Für Karl Marx repräsentierten die Juden die hässlichen Seiten des Kapitalismus, weshalb "die Judenemanzipation in ihrer letzten Bedeutung (...) die Emanzipation der Menschheit vom Judentum" sei. Das schrieb Karl Marx im jugendlichen Alter von vierundzwanzig Jahren in seiner bekannten Schrift "Zur Judenfrage", über die bis heute unter den Linken gestritten wird, ob sie antisemitisch sei oder nicht. Der weniger militant formulierende Friedrich Engels bewunderte dagegen die Tatkraft und den Edelmut der Juden. Der Führer der deutschen Sozialdemokratie August Bebel prägte das Diktum, der Antisemitismus sei der Sozialismus der dummen Kerle, womit er schon Ende des neunzehnten Jahrhunderts prophetisch die antisemitische Entartung sozialistischer Ideen anprangerte.
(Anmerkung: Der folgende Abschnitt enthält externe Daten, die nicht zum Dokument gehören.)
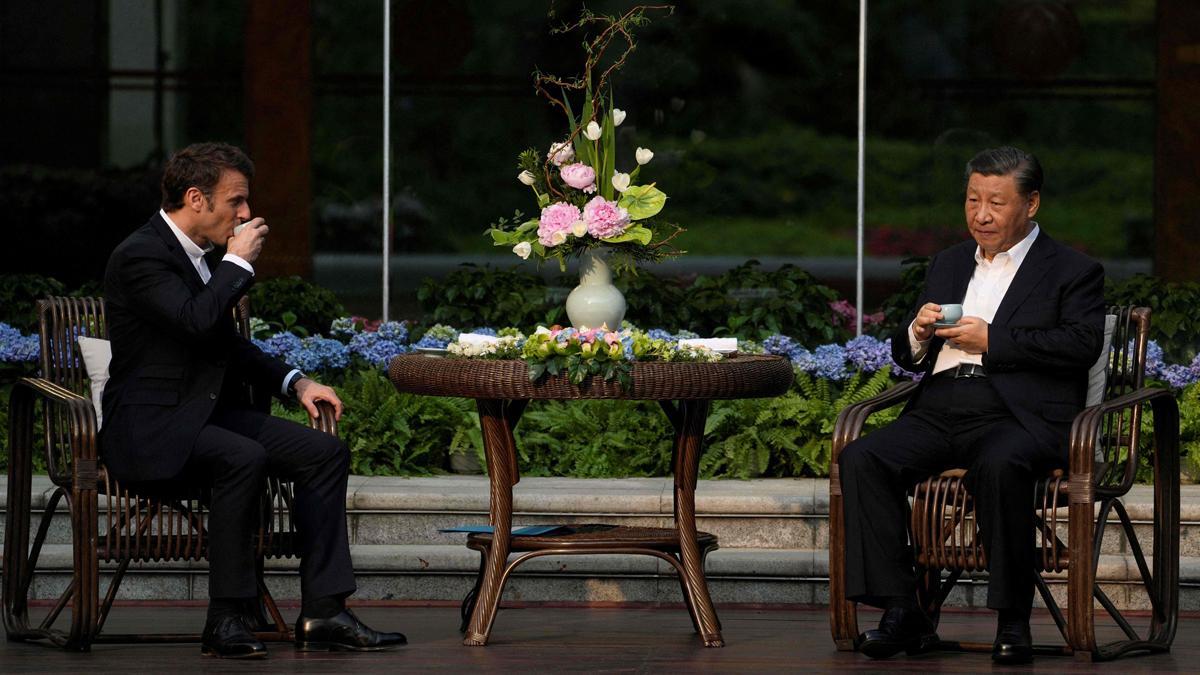 Xi Jinping ofrece la ceremonia del té a Macron en el final de su gira por China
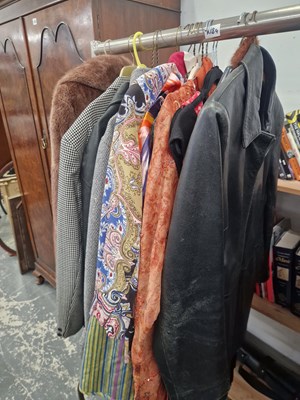 Lot 2184 - A quantity of good vintage ladies dresses, a...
Die Haltung der Sozialisten zum Judentum und zu den Juden war von Beginn an sehr differenziert und widersprüchlich. Vom radikalen Flügel der Sozialisten, den Kommunisten, wurde der Zionismus schon vor dem Zweiten Weltkrieg als eine jüdische Variante des bürgerlichen Nationalismus verworfen und bekämpft. Daran änderte auch der Holocaust nichts. Wenige Jahre nach dem Zweiten Weltkrieg ließ die sowjetische Geopolitik die arabischen Staaten von rückständigen Feudalstaaten zu Verbündeten im Kampf gegen den westlichen "Imperialismus" mutieren, wobei zugleich Israel vom hoffungsvollen sozialistischen Verbündeten zum verachtungswürdigen Lakaien des "amerikanischen Imperialismus" degradiert wurde. Diese stalinistische ideologische Schablone ist in weiten Kreisen der Linken bis heute verbindlich und milieuprägend geblieben.
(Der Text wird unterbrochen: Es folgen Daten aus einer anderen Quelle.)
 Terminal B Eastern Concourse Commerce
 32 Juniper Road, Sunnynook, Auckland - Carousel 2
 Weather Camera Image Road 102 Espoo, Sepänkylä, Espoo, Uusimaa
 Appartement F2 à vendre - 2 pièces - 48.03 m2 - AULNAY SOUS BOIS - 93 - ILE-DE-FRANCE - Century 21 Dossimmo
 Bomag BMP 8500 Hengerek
In der DDR der fünfziger Jahre gerieten Juden, die sich als Angehörige des jüdischen Volkes verstanden, in einen Konflikt mit der SED-Parteilinie, auch wenn sie ansonsten als treue Kommunisten galten. Denn wer ein Jude war definierte die Parteiführung, und sie betrachtete Juden ausschließlich als Bekenner jüdischen Glaubens. Im Gegensatz dazu galten in Polen auch den Kommunisten die Juden als Angehörige der jüdischen nationalen Minderheit. Und sie wurden, besonders 1968, von Führern der polnischen kommunistischen Partei auch dann als Juden betrachtet, wenn sie sich selbst als Polen definierten und keinerlei Verbindung mit der jüdischen Religion und der jüdischen Tradition hatten. Menschen "jüdischer Herkunft" wurden in Polen, auch gegen ihren Willen, als Juden angesehen und als solche 1968 von der Partei und Regierung aus dem Land gejagt.